### EXERCISE
Reproduce the material below word for word, keeping every line unchanged and in the same order.

============================================================

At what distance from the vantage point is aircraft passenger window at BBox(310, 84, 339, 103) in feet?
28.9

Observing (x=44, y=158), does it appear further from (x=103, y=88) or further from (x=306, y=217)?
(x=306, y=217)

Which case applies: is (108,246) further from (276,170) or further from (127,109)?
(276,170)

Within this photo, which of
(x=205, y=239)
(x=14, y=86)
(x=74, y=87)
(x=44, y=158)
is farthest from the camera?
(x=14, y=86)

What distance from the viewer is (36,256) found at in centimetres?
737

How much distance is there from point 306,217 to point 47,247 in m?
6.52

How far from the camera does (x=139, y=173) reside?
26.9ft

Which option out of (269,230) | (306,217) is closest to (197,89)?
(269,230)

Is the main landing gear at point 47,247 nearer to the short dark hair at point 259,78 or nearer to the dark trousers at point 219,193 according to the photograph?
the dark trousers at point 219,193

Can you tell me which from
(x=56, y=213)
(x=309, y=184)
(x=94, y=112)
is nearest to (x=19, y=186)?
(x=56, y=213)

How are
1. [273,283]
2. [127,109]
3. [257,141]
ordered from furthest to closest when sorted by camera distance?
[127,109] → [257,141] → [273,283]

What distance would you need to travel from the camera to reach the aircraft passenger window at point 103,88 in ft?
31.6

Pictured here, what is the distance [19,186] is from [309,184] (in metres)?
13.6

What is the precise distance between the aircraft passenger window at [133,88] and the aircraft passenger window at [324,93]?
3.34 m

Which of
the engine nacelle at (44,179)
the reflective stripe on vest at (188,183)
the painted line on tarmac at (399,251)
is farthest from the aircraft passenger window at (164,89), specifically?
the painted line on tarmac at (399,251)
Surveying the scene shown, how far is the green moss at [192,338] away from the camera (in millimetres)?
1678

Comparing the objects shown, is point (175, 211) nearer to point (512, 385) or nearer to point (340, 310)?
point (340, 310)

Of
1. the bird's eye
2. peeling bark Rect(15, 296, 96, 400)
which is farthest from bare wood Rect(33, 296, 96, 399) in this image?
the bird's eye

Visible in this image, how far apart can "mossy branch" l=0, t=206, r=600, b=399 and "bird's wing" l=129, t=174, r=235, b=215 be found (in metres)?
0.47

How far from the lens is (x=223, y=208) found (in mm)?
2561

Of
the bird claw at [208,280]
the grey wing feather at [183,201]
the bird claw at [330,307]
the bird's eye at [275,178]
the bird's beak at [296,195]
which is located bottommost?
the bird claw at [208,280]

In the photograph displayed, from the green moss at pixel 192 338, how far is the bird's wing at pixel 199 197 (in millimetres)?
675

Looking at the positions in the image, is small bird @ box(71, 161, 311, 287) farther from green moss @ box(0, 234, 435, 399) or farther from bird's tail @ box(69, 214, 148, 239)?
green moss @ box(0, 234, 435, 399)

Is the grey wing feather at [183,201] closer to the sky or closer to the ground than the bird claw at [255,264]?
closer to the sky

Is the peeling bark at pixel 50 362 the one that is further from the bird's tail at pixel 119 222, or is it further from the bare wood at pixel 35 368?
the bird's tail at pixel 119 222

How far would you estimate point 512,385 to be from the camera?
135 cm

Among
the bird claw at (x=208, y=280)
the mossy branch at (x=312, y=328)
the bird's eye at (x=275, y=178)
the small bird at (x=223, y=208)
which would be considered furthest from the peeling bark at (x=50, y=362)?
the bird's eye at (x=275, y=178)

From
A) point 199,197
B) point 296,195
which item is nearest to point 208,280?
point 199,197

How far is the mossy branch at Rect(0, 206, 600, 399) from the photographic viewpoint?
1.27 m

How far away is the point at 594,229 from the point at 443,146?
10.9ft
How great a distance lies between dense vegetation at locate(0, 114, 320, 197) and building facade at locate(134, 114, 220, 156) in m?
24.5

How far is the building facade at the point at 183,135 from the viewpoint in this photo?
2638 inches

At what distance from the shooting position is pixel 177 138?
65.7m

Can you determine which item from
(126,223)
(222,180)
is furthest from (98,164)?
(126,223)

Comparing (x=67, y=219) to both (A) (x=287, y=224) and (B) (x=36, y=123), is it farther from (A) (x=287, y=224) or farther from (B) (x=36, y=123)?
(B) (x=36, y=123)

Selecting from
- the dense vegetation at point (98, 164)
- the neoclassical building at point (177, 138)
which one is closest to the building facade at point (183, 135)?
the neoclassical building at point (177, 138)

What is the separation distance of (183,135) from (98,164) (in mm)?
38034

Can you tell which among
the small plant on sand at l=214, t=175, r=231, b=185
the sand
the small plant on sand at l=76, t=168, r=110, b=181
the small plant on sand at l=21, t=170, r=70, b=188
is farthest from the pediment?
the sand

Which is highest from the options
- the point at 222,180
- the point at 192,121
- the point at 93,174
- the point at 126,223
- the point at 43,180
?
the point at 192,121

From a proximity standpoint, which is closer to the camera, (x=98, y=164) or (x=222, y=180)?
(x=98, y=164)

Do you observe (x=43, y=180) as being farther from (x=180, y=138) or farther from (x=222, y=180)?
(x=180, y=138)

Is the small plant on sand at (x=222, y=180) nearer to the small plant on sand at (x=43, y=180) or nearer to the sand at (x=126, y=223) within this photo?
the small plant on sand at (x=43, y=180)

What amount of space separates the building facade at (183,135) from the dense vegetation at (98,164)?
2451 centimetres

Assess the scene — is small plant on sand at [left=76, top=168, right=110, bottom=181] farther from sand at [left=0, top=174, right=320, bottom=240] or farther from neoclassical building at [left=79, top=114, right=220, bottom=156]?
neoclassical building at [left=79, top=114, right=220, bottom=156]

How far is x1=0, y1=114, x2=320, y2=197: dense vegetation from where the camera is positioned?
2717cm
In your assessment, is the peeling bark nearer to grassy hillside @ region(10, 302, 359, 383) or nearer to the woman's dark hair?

============================================================

### IN RESPONSE
At what distance from the vantage point is aircraft passenger window at BBox(310, 84, 339, 103) in feet?
28.9

Observing (x=44, y=158), does it appear further from (x=103, y=88) or further from (x=306, y=217)?
(x=306, y=217)

Which case applies: is (108,246) further from (276,170) or further from (127,109)?
(276,170)

Within this photo, which of
(x=205, y=239)
(x=14, y=86)
(x=74, y=87)
(x=44, y=158)
is farthest from the camera?
(x=14, y=86)

What distance from the viewer is (36,256) found at in centimetres?
737

How much distance is there from point 306,217 to point 47,247 in m?
6.52

How far from the camera does (x=139, y=173) reside?
26.9ft

Which option out of (269,230) | (306,217) is closest to (197,89)?
(269,230)

Is the main landing gear at point 47,247 nearer to the short dark hair at point 259,78 or nearer to the dark trousers at point 219,193 according to the photograph?
the dark trousers at point 219,193

Can you tell me which from
(x=56, y=213)
(x=309, y=184)
(x=94, y=112)
is nearest to (x=19, y=186)?
(x=56, y=213)

How are
1. [273,283]
2. [127,109]
3. [257,141]
ordered from furthest to closest when sorted by camera distance?
[127,109] → [257,141] → [273,283]

What distance would you need to travel from the camera to reach the aircraft passenger window at point 103,88 in ft?
31.6

Pictured here, what is the distance [19,186] is from [309,184] (in metres)?
13.6

What is the precise distance between the aircraft passenger window at [133,88] and the aircraft passenger window at [324,93]?
3.34 m

Which of
the engine nacelle at (44,179)
the reflective stripe on vest at (188,183)
the painted line on tarmac at (399,251)
is farthest from the aircraft passenger window at (164,89), specifically?
the painted line on tarmac at (399,251)
Surveying the scene shown, how far is the green moss at [192,338] away from the camera (in millimetres)?
1678

Comparing the objects shown, is point (175, 211) nearer to point (512, 385) or nearer to point (340, 310)?
point (340, 310)

Of
1. the bird's eye
2. peeling bark Rect(15, 296, 96, 400)
which is farthest from bare wood Rect(33, 296, 96, 399) in this image?
the bird's eye

Visible in this image, how far apart can "mossy branch" l=0, t=206, r=600, b=399 and "bird's wing" l=129, t=174, r=235, b=215 be found (in metres)?
0.47

How far from the lens is (x=223, y=208) found (in mm)?
2561

Of
the bird claw at [208,280]
the grey wing feather at [183,201]
the bird claw at [330,307]
the bird's eye at [275,178]
the bird's beak at [296,195]
which is located bottommost?
the bird claw at [208,280]

In the photograph displayed, from the green moss at pixel 192 338, how far is the bird's wing at pixel 199 197 (in millimetres)?
675

Looking at the positions in the image, is small bird @ box(71, 161, 311, 287) farther from green moss @ box(0, 234, 435, 399) or farther from bird's tail @ box(69, 214, 148, 239)?
green moss @ box(0, 234, 435, 399)

Is the grey wing feather at [183,201] closer to the sky or closer to the ground than the bird claw at [255,264]?
closer to the sky

Is the peeling bark at pixel 50 362 the one that is further from the bird's tail at pixel 119 222, or is it further from the bare wood at pixel 35 368?
the bird's tail at pixel 119 222

How far would you estimate point 512,385 to be from the camera?
135 cm

Among
the bird claw at (x=208, y=280)
the mossy branch at (x=312, y=328)
the bird's eye at (x=275, y=178)
the small bird at (x=223, y=208)
which would be considered furthest from the peeling bark at (x=50, y=362)?
the bird's eye at (x=275, y=178)

From
A) point 199,197
B) point 296,195
which item is nearest to point 208,280?
point 199,197

How far is the mossy branch at Rect(0, 206, 600, 399) from the photographic viewpoint?
1.27 m

How far away is the point at 594,229 from the point at 443,146?
10.9ft
How great a distance lies between dense vegetation at locate(0, 114, 320, 197) and building facade at locate(134, 114, 220, 156) in m?
24.5

How far is the building facade at the point at 183,135 from the viewpoint in this photo?
2638 inches

At what distance from the shooting position is pixel 177 138?
65.7m

Can you determine which item from
(126,223)
(222,180)
is furthest from (98,164)?
(126,223)

Comparing (x=67, y=219) to both (A) (x=287, y=224) and (B) (x=36, y=123), is it farther from (A) (x=287, y=224) or farther from (B) (x=36, y=123)?
(B) (x=36, y=123)

Selecting from
- the dense vegetation at point (98, 164)
- the neoclassical building at point (177, 138)
which one is closest to the building facade at point (183, 135)?
the neoclassical building at point (177, 138)

What is the separation distance of (183,135) from (98,164) (in mm)?
38034

Can you tell which among
the small plant on sand at l=214, t=175, r=231, b=185
the sand
the small plant on sand at l=76, t=168, r=110, b=181
the small plant on sand at l=21, t=170, r=70, b=188
is farthest from the pediment?
the sand

Which is highest from the options
- the point at 222,180
- the point at 192,121
- the point at 93,174
- the point at 126,223
- the point at 43,180
?
the point at 192,121

From a proximity standpoint, which is closer to the camera, (x=98, y=164) or (x=222, y=180)?
(x=98, y=164)

Do you observe (x=43, y=180) as being farther from (x=180, y=138) or farther from (x=222, y=180)?
(x=180, y=138)

Is the small plant on sand at (x=222, y=180) nearer to the small plant on sand at (x=43, y=180) or nearer to the sand at (x=126, y=223) within this photo?
the small plant on sand at (x=43, y=180)

What amount of space separates the building facade at (183,135) from the dense vegetation at (98,164)?
2451 centimetres

Assess the scene — is small plant on sand at [left=76, top=168, right=110, bottom=181] farther from sand at [left=0, top=174, right=320, bottom=240] or farther from neoclassical building at [left=79, top=114, right=220, bottom=156]?
neoclassical building at [left=79, top=114, right=220, bottom=156]

How far is x1=0, y1=114, x2=320, y2=197: dense vegetation from where the camera is positioned?
2717cm
In your assessment, is the peeling bark nearer to grassy hillside @ region(10, 302, 359, 383) or nearer to the woman's dark hair?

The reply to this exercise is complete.